Il
Palladio si stringe in una sola
palestra per prestare la seconda ad altre scuole. «Siamo "presi per il
collo", costretti a lasciare una delle nostre due palestre ad alcune
classi dei licei Da Vinci e Canova. Quest'anno ci stringiamo, ma il
prossimo anno spero che la Provincia trovi altre soluzioni», spiega il
preside del liceo edile di via Tronconi, Giuliano De Menech.
Quest'anno il dirigente ha aperto quest'anno le porte del suo
istituto a cinque classi del liceo linguistico Canova e ha messo a
disposizione una delle due palestre della scuola, oltre che per loro,
anche per alcune classi del vicino liceo scientifico Da Vinci. Non
nasconde tuttavia i problemi derivanti dalla gestione di orari e spazi
da garantire a ben tre diversi istituti. Basti pensare che una palestra
del Palladio viene utilizzata per
sedici ore la settimana dal Da Vinci e per otto ore dal Canova:
«Ventiquattro ore la settimana date ad altre scuole sono tante.
Significa che per quattro ore ogni giorno i nostri studenti non possono
utilizzare la seconda palestra», continua il preside.
Nella palestra restante gli studenti del liceo edile durante l'ora di
educazione fisica sono costretti a fare ginnastica almeno in due classi
alla volta: «In una stessa ora dobbiamo inserire due gruppi.
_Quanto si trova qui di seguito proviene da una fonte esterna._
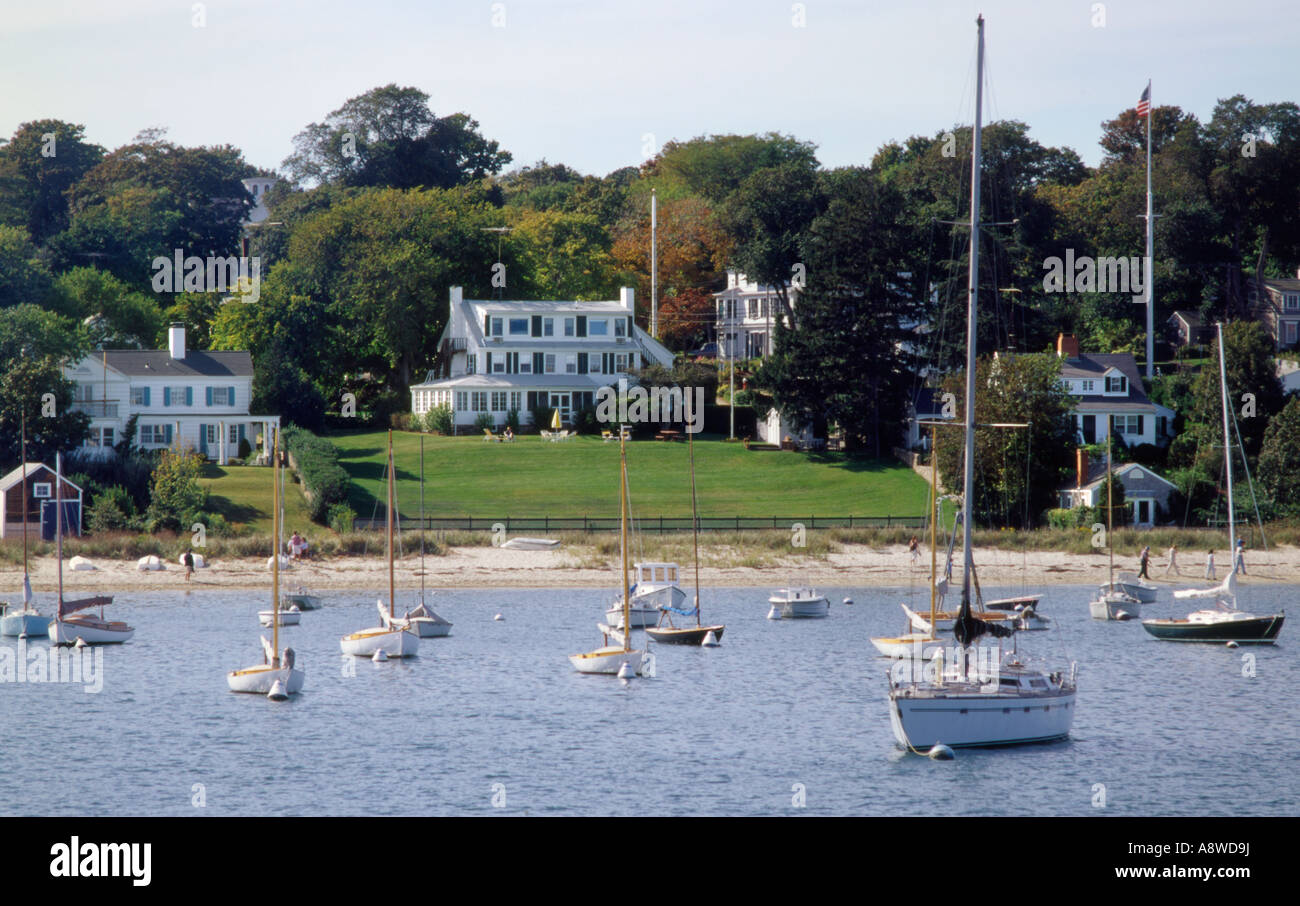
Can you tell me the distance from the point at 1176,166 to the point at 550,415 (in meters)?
54.7

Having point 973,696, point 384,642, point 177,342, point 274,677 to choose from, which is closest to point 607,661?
point 384,642

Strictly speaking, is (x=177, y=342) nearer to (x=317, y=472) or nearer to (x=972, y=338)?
(x=317, y=472)

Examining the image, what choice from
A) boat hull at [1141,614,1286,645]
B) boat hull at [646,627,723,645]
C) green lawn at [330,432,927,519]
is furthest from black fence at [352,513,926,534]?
boat hull at [1141,614,1286,645]

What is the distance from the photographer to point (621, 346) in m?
98.4

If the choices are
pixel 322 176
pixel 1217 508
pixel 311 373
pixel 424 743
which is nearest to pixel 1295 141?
pixel 1217 508

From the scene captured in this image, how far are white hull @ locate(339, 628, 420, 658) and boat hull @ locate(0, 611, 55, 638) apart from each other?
38.8 feet

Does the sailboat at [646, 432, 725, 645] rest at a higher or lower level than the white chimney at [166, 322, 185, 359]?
lower

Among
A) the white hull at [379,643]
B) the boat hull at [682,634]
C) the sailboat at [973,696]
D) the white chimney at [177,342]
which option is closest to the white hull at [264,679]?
the white hull at [379,643]

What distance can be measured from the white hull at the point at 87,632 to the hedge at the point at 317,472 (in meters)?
17.8

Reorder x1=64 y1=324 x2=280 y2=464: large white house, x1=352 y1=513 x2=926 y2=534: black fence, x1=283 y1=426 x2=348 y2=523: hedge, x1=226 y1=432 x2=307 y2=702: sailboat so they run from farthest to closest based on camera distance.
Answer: x1=64 y1=324 x2=280 y2=464: large white house
x1=352 y1=513 x2=926 y2=534: black fence
x1=283 y1=426 x2=348 y2=523: hedge
x1=226 y1=432 x2=307 y2=702: sailboat

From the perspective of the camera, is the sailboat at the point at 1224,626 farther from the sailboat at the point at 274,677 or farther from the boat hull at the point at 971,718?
the sailboat at the point at 274,677

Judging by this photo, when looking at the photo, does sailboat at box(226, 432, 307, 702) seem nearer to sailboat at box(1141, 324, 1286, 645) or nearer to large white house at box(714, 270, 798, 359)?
sailboat at box(1141, 324, 1286, 645)

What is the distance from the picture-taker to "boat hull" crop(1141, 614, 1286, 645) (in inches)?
1999

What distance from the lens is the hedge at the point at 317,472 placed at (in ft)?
222
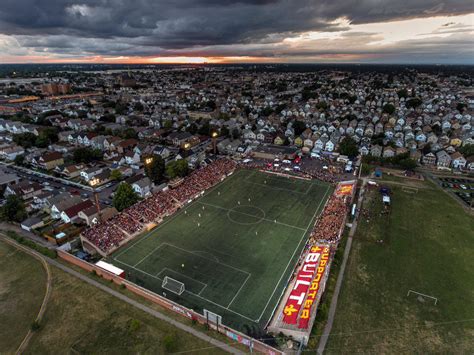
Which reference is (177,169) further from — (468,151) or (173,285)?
(468,151)

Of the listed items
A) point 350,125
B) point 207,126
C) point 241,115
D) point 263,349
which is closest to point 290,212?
point 263,349

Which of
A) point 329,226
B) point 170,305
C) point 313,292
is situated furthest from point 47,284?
point 329,226

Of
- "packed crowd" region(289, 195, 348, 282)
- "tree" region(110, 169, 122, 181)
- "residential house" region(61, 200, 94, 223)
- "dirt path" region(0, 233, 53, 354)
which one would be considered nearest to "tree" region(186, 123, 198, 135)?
"tree" region(110, 169, 122, 181)

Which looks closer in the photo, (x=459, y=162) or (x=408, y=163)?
(x=408, y=163)

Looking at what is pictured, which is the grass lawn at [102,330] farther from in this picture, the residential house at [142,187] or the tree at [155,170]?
the tree at [155,170]

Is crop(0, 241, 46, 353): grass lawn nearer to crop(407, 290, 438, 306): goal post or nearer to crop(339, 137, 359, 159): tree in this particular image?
crop(407, 290, 438, 306): goal post

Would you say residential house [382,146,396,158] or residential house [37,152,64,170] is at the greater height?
residential house [382,146,396,158]

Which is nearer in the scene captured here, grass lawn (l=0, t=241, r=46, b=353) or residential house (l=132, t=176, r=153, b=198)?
grass lawn (l=0, t=241, r=46, b=353)

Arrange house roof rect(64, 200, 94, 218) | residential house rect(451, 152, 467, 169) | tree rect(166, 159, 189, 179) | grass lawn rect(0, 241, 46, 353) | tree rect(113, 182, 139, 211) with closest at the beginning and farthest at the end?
grass lawn rect(0, 241, 46, 353)
house roof rect(64, 200, 94, 218)
tree rect(113, 182, 139, 211)
tree rect(166, 159, 189, 179)
residential house rect(451, 152, 467, 169)
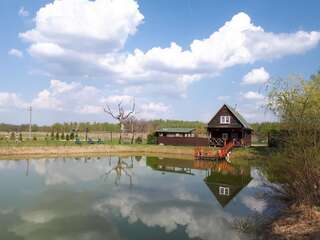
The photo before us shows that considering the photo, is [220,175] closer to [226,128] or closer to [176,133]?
[226,128]

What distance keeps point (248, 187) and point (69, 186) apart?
445 inches

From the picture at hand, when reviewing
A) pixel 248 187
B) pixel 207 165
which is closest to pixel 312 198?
pixel 248 187

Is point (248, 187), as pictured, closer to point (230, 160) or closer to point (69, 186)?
point (69, 186)

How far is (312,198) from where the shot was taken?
1318 cm

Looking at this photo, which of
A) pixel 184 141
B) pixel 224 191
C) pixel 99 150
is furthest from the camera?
pixel 184 141

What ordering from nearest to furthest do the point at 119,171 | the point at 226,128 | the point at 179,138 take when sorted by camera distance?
1. the point at 119,171
2. the point at 226,128
3. the point at 179,138

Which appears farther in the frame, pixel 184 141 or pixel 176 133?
pixel 176 133

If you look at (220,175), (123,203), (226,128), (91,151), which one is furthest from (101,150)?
(123,203)

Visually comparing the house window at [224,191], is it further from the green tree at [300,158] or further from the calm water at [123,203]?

Bisogna
riuscire a incastrare gli orari di tre scuole e di più classi. Il
condizionamento è pesante. Non siamo liberi di fare l'orario come
vogliamo. Siamo obbligati a tenere in considerazione anche gli orari
degli altri istituti», aggiunge De Menech.
In più il Palladio dall'anno
scorso ha messo a disposizione alcune aule per un corso universitario
interateneo riservato agli insegnanti di sostegno: «Stiamo già dando
tanto in termini di spazi, più di così non possiamo».
La distribuzione delle palestre e delle aule della scuola era stata
decisa alla fine dello scorso anno scolastico in una riunione che aveva
visto coinvolti l'assessore provinciale all'istruzione Ubaldo Fanton e i
presidi dei licei Palladio , Canova
e Da Vinci: «L'auspicio è che per il prossimo anno sia pronta la nuova
sede dell'istituto alberghiero Alberini e che di conseguenza si liberino
spazi per altre scuole», conclude il preside.